## Excerpt:

Government employment schemes in the 1970s and 80s gave young artists opportunities to work on community cultural projects such as mural painting. In the following decade, councils began developing their own public art policies. Wellington City Council’s Art Bonus Scheme allowed property developers to add height to their buildings in return for commissioning and displaying public art, though later changes in legislation removed council protection from many of these works. In 2016, Northern Lights by Philip Trusttum, installed at 44 The Terrace in Wellington, was dismantled on the grounds of earthquake risk. (It is not included in the database as yet.)
While it is hoped the sheer fact of being listed will go some way to saving works during future redevelopment, Pahanz is working to reinstall significant works that have been neglected or removed, and place plaques near important works.
In July, the six-panel tapestry Forest in the Sun, designed by Guy Ngan and made by textile artist Joan Calvert in collaboration with weavers Jean Ngan and Dorothea Turner, was reinstalled in the Beehive, where it hung from 1977-2003 before being moved to Te Papa Tongarewa.
Pahanz is working to preserve a Bill McCardle mural made for the Avalon Studios television centre in the 1970s. “It had been taken down and was very nearly sent to landfill, but has been saved,” says Holloway-Smith. “It’s a very important part of our social history.” It is also categorising works based on the standing of the artist, taking into account “the impacts of systems of privilege and disadvantage on the development of an artistic career”, the work’s artistic merit, its aesthetic, historical, social, cultural and spiritual significance, its scale and, to a lesser degree, its site specificity. It will work with Heritage NZ and councils to gain heritage listings for works in the highest two categories, those considered of national significance that have stood the “test of time to allow an enduring association with the artwork to be formed, and for heritage values to become apparent”.
Global efforts
Government agencies around the globe are taking similar steps. The Norwegian government has a professional body called Koro to curate and manage its collection of about 8000 artworks in public spaces. In 2016, Historic England added 41 post-war public sculptures made between World War II and the mid-1980s to the National Heritage List in a bid to curb the growing number of sculptures, architectural friezes and murals being lost, destroyed, stolen or sold. But the sheer scope of the Pahanz enterprise, recording all works that fit its definition of public art, makes it unusual. As Holloway-Smith said, “We opened a box and out popped a mountain.”
Even before embarking on the more multifarious nature of 21st-century art, another 900 works from last century are to be audited and documented. And still Holloway-Smith and Elliott are keen to hear of anything they may have missed.
“We don’t know what we don’t know,” says Elliott. “We are calling on the public who may have something much beloved that we have not yet got on our list to be audited.”

## Objective 1:
Rewrite the part of the public art excerpt starting with "Government employment schemes" and going on through "near important works.", changing "public art" to "civic art".
These rows are unrelated to the public art excerpt.

[Stored items]
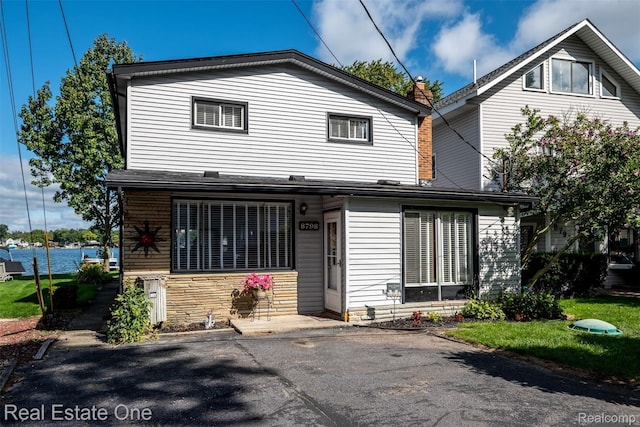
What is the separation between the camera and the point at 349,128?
1279 cm

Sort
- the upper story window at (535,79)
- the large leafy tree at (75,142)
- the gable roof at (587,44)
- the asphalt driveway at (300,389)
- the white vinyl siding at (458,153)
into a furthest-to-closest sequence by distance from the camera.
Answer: the large leafy tree at (75,142)
the upper story window at (535,79)
the white vinyl siding at (458,153)
the gable roof at (587,44)
the asphalt driveway at (300,389)

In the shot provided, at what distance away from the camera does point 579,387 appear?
585cm

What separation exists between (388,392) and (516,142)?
11757 millimetres

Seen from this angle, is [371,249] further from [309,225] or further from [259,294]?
[259,294]

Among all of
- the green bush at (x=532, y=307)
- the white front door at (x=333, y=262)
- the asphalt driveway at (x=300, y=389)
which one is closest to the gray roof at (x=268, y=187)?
the white front door at (x=333, y=262)

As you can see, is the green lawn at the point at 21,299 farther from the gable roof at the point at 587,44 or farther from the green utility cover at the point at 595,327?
the gable roof at the point at 587,44

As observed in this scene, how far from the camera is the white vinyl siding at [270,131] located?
10.7 metres

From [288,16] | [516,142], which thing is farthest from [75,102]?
[516,142]

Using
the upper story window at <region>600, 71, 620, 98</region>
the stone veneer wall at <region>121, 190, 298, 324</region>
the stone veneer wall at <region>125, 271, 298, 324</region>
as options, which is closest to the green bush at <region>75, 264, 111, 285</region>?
the stone veneer wall at <region>121, 190, 298, 324</region>

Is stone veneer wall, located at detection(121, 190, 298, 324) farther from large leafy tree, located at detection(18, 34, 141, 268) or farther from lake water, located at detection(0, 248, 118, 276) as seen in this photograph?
large leafy tree, located at detection(18, 34, 141, 268)

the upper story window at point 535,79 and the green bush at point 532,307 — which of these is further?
the upper story window at point 535,79

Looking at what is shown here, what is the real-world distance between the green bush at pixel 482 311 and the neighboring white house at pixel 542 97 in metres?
6.68

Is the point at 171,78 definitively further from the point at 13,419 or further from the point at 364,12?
the point at 13,419

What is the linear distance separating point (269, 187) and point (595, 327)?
708cm
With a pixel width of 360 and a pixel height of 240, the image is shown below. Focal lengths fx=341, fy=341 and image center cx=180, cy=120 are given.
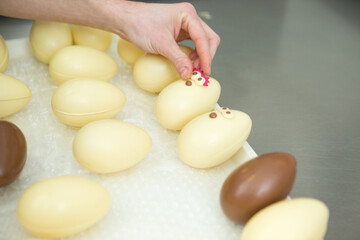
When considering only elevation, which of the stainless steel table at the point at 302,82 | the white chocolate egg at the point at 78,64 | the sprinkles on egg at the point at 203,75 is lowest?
the stainless steel table at the point at 302,82

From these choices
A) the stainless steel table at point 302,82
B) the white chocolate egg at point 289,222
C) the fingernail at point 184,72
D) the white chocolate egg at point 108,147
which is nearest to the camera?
the white chocolate egg at point 289,222

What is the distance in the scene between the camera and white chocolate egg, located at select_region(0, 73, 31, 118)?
59 cm

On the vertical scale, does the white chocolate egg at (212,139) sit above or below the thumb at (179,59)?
below

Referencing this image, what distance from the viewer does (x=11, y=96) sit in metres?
0.59

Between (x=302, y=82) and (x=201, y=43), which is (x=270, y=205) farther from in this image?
(x=302, y=82)

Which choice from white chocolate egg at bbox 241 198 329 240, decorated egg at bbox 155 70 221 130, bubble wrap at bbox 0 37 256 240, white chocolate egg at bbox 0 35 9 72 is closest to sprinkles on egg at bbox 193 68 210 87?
decorated egg at bbox 155 70 221 130

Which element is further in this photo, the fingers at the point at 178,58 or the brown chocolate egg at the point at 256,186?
the fingers at the point at 178,58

## Objective 2:
Recast the stored items rows, from the line containing "Which choice from" through the end of the rows, as a two-column CSV with the headers input and output. Give one CSV line per row, placing its text and its answer each in a single quoted field with line breaks turned into spaces.

## Worked solution 1:
Government employment schemes in the 1970s and 80s gave young artists opportunities to work on community cultural projects such as mural painting. In the following decade, councils began developing their own civic art policies. Wellington City Council’s Art Bonus Scheme allowed property developers to add height to their buildings in return for commissioning and displaying civic art, though later changes in legislation removed council protection from many of these works. In 2016, Northern Lights by Philip Trusttum, installed at 44 The Terrace in Wellington, was dismantled on the grounds of earthquake risk. (It is not included in the database as yet.)
While it is hoped the sheer fact of being listed will go some way to saving works during future redevelopment, Pahanz is working to reinstall significant works that have been neglected or removed, and place plaques near important works.

## Worked solution 2:
input,output
"Which choice from white chocolate egg at bbox 241 198 329 240, decorated egg at bbox 155 70 221 130, bubble wrap at bbox 0 37 256 240, white chocolate egg at bbox 0 35 9 72 is closest to sprinkles on egg at bbox 193 68 210 87?","decorated egg at bbox 155 70 221 130"
"Which element is further in this photo, the fingers at the point at 178,58 or the brown chocolate egg at the point at 256,186?","the fingers at the point at 178,58"